Poor conditioning results when the covariance has only constant,
linear, and exponential parts, with the exponential part having
a power of 2 (the default), corresponding to smooth functions.
Decreasing the power makes the functions less smooth, and hence
less predictable, which makes the matrix better conditioned.
d) Use scan-values rather than sample-values. The prior covariance
matrix that is inverted in scan-values is probably less likely
to be poorly conditioned than the posterior covariance matrix
inverted in sample-values. However, scan-values does not produce
independent draws, so convergence may be slower.
5) When using Annealed Importance Sampling, be careful that the number
of temperatures in the annealing schedule (set by mc-temp-sched) is
what you intend.

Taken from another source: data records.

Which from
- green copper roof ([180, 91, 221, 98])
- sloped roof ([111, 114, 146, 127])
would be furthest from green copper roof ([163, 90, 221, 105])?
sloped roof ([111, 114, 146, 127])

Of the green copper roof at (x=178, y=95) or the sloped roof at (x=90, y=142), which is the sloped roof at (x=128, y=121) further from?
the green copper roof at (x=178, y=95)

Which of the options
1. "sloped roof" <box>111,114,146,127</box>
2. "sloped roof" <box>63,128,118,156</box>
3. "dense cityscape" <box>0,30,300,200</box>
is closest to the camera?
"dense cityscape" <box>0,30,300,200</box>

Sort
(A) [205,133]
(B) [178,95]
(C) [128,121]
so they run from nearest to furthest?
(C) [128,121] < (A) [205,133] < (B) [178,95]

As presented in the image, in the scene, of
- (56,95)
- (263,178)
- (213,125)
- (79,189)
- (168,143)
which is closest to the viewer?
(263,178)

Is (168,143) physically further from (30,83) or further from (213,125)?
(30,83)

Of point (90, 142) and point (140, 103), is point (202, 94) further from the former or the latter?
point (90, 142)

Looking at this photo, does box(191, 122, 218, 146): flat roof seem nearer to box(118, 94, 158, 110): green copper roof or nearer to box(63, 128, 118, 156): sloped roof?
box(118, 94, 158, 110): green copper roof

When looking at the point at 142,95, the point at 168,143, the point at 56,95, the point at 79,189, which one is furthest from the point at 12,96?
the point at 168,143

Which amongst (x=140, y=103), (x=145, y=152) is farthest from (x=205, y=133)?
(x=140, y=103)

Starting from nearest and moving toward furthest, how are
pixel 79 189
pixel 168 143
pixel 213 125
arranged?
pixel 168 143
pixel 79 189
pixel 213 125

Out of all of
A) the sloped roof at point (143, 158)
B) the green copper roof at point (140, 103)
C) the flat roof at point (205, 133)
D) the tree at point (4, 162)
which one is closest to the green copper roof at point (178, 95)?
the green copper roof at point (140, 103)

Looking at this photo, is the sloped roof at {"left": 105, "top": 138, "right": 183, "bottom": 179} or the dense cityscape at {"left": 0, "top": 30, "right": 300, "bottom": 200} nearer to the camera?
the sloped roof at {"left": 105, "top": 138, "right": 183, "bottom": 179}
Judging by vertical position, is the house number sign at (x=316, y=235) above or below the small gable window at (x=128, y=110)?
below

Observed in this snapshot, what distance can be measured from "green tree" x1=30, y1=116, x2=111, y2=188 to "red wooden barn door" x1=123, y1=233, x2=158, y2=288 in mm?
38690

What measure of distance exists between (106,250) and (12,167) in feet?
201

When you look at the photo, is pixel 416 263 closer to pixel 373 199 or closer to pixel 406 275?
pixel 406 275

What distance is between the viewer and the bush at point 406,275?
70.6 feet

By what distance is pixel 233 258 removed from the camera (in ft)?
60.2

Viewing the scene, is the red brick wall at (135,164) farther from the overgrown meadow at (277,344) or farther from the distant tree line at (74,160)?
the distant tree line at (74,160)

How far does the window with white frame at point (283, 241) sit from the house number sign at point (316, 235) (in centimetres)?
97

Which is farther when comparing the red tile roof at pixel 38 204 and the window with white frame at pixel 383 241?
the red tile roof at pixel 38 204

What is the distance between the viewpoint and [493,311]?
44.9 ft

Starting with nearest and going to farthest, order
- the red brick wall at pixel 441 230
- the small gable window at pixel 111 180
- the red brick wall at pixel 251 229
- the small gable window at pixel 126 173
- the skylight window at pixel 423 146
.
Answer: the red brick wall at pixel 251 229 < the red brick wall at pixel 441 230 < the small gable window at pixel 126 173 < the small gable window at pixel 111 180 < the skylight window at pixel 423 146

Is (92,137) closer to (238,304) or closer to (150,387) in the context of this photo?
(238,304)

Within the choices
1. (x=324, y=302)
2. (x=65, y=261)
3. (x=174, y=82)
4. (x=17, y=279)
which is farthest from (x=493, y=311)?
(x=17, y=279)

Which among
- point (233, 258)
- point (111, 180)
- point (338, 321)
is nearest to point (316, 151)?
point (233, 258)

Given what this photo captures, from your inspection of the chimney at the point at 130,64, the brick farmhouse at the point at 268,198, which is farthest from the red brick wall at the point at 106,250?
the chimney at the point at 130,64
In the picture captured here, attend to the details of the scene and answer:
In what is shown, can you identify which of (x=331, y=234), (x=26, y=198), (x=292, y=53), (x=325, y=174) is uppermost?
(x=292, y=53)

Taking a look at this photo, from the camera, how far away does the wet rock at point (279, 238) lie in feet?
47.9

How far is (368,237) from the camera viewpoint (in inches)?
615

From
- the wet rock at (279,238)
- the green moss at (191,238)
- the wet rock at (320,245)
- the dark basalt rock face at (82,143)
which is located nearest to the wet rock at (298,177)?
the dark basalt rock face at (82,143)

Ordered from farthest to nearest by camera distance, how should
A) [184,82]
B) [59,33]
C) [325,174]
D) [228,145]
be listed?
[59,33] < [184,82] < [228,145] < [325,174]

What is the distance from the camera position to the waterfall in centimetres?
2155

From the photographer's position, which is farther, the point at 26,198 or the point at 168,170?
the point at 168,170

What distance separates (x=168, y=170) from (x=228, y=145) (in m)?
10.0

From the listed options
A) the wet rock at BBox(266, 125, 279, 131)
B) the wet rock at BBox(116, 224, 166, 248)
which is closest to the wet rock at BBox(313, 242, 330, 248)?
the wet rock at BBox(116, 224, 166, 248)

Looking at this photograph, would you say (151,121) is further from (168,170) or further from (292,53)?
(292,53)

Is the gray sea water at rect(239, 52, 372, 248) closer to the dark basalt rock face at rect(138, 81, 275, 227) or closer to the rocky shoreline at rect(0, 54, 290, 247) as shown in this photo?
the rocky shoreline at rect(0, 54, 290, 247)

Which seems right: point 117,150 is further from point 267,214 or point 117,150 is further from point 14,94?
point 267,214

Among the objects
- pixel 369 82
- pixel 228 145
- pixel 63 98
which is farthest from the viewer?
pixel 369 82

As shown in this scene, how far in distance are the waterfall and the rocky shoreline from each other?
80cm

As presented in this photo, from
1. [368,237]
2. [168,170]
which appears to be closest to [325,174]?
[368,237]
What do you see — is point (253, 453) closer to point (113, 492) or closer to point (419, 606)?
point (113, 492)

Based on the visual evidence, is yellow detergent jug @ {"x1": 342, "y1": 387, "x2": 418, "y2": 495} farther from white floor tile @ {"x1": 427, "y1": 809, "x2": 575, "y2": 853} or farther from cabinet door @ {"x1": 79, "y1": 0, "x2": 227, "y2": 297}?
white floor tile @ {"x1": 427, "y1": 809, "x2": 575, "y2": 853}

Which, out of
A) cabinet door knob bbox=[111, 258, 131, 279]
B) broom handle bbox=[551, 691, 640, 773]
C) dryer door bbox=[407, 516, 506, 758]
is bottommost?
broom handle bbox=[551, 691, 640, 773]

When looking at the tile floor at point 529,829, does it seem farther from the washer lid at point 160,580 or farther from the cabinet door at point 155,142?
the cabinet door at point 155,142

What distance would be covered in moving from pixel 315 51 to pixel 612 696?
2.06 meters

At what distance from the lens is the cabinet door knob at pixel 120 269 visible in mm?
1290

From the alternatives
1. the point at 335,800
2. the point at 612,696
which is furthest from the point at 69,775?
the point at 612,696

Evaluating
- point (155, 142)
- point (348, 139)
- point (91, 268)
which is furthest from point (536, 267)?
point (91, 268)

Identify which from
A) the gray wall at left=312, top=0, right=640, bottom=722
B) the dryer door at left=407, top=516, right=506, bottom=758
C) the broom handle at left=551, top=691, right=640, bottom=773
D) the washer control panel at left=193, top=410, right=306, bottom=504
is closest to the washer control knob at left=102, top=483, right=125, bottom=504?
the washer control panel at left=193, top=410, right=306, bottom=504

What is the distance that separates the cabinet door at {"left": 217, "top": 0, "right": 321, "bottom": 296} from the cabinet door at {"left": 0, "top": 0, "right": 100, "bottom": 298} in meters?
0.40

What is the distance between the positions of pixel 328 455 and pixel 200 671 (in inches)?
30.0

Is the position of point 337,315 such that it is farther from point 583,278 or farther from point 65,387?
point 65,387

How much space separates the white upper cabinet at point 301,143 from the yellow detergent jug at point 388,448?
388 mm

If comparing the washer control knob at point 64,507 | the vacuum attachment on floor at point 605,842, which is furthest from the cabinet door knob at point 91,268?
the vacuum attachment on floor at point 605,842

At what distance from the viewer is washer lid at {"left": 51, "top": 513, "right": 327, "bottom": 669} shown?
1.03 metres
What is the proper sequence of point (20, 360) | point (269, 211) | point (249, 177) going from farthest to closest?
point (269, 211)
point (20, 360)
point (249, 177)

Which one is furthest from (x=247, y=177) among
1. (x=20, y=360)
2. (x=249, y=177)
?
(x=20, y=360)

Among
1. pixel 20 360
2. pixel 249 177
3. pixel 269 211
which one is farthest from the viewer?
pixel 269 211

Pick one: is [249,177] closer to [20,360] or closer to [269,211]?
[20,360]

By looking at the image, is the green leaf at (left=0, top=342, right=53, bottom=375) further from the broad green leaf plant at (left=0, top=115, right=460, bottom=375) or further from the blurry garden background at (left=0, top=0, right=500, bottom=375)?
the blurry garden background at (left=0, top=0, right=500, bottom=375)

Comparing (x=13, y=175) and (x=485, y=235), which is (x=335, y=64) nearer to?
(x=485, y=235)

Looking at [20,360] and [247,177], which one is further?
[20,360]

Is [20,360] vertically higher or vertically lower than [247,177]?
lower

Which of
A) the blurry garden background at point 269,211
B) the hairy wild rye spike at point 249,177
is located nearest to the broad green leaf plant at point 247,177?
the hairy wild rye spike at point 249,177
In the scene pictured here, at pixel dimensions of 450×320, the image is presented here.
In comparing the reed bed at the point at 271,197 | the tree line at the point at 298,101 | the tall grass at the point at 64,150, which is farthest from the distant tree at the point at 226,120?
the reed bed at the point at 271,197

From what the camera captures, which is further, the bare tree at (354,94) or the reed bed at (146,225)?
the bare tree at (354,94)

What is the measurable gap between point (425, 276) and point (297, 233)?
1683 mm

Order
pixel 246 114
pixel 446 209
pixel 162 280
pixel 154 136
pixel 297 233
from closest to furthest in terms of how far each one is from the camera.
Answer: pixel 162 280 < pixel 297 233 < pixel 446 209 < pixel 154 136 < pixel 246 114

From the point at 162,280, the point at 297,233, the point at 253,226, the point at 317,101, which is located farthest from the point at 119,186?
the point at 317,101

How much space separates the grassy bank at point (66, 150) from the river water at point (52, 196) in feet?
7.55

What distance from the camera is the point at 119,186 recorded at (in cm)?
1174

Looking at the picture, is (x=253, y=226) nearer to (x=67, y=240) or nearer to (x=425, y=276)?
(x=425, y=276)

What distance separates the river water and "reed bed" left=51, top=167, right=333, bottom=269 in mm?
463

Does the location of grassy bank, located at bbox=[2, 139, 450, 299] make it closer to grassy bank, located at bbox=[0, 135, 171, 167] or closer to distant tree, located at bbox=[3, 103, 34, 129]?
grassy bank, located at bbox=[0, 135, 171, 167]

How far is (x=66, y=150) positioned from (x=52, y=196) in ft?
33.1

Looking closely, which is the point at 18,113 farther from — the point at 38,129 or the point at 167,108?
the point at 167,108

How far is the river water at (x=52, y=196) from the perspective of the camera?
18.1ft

Remember that there's one more at the end (at a
temperature of one) that isn't explicitly specified. Also be careful
that the number of AIS operations in the mc-spec command is such as to
move through this schedule as desired. You can check that things are
working as desired with a command such as such as "xxx-plt t I". If
you get things wrong, looking at the iterations that were supposed to
be at inverse temperature one but aren't will give completely misleading
results.
6) If the system crashes in the middle of a run of 'net-mc' (say), one
can usually continue from the last iteration written to the log file
by just invoking 'net-mc' again with the same arguments (just as
one can continue for more iterations after 'net-mc' terminates
normally). Problems could arise if the system crashed in the middle
of writing the records pertaining to an iteration, in which case some
fixup using 'log-copy' may be required. Such problems could come
either from a partial record at the end of the log file, or from
a less-than-complete set of full records. It is best to assess the
situation using 'log-records' before proceeding.
7) If you need to change the name of a program to avoid conflicts with
other programs you use, it is probably best to simply change the name
of the link in this software's 'bin' directory, leaving the name
unchanged in all the other directories.